(Tarefa proposta 1) No texto sobre a III Internacional, qual é a única força capaz de salvar a humanidade?
(Tarefa proposta 2) Devolva o trecho do texto sobre a III Internacional que vai de "A plataforma aprovada" até "algo totalmente diferente.".

A plataforma aprovada no Congresso de Fundação da Internacional Comunista (IC), a III Internacional, deixa claro:
“A humanidade, cuja cultura foi totalmente devastada, está ameaçada de destruição. Apenas uma força é capaz de salvá-la, e esta força é o proletariado. A antiga ‘ordem capitalista’ morreu. Não pode mais existir. O resultado final dos processos capitalistas de produção é o caos, – e este caos só pode ser vencido pela maior classe produtora, a classe operária. Ela é que deve instituir a ordem verdadeira, a ordem comunista. Ela deve vencer a dominação do capital, tornar as guerras impossíveis, anular a fronteiras entre os países, transformar o mundo numa vasta comunidade que trabalha para si mesma, realizar a solidariedade fraternal e a libertação dos povos.”
Mas o balanço feito pelo PCdoB começa explicando algo totalmente diferente.

(Material fornecido)

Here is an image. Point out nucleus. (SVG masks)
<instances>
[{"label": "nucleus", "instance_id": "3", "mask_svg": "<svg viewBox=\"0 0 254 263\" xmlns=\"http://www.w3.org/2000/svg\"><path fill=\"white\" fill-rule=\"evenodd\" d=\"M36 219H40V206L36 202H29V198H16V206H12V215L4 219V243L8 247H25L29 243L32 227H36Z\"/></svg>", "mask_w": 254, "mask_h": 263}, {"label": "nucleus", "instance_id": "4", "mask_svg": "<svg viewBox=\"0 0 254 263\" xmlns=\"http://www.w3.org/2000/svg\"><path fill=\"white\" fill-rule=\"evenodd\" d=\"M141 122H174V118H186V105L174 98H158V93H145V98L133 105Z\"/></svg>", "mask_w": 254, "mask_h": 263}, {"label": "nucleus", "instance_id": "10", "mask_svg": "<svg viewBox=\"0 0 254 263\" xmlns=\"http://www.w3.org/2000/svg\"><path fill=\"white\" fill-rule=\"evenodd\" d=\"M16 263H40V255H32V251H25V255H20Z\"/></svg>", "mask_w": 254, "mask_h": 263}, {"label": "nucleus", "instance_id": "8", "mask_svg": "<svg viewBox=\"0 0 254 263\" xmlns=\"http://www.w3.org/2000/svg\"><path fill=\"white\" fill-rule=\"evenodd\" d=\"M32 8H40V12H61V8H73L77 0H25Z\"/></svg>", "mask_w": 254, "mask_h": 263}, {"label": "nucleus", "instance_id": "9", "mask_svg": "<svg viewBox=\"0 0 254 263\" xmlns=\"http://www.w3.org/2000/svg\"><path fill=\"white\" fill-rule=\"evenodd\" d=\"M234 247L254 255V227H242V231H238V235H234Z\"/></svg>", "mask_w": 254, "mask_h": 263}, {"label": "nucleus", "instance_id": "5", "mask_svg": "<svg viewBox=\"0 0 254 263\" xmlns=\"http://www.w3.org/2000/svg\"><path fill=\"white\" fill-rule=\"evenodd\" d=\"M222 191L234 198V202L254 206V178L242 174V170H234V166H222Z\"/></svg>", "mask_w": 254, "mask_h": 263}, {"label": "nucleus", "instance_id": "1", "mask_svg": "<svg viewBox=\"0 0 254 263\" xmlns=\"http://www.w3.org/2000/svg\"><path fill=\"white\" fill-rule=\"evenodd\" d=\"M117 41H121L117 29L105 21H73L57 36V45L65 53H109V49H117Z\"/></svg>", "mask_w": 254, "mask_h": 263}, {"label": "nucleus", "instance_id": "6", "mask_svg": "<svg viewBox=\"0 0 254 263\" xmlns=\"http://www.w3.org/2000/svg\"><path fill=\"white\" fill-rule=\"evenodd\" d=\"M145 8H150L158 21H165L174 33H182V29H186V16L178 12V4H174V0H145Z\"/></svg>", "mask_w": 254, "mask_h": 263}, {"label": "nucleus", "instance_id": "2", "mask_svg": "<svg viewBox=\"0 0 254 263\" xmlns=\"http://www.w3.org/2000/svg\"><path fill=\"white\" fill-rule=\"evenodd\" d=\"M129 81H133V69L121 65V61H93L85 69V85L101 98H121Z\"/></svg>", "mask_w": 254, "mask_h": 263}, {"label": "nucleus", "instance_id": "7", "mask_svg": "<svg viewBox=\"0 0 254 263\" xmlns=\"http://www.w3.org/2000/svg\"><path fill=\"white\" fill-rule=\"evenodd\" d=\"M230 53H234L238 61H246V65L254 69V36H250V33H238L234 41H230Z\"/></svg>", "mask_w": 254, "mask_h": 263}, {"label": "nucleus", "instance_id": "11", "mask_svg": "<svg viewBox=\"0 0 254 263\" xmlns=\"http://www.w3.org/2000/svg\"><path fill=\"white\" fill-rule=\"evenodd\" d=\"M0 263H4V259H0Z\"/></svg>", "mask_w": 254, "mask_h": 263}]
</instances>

(Resposta do exercício 1) O proletariado.

(Resposta do exercício 2)
A plataforma aprovada no Congresso de Fundação da Internacional Comunista (IC), a III Internacional, deixa claro:
“A humanidade, cuja cultura foi totalmente devastada, está ameaçada de destruição. Apenas uma força é capaz de salvá-la, e esta força é o proletariado. A antiga ‘ordem capitalista’ morreu. Não pode mais existir. O resultado final dos processos capitalistas de produção é o caos, – e este caos só pode ser vencido pela maior classe produtora, a classe operária. Ela é que deve instituir a ordem verdadeira, a ordem comunista. Ela deve vencer a dominação do capital, tornar as guerras impossíveis, anular a fronteiras entre os países, transformar o mundo numa vasta comunidade que trabalha para si mesma, realizar a solidariedade fraternal e a libertação dos povos.”
Mas o balanço feito pelo PCdoB começa explicando algo totalmente diferente.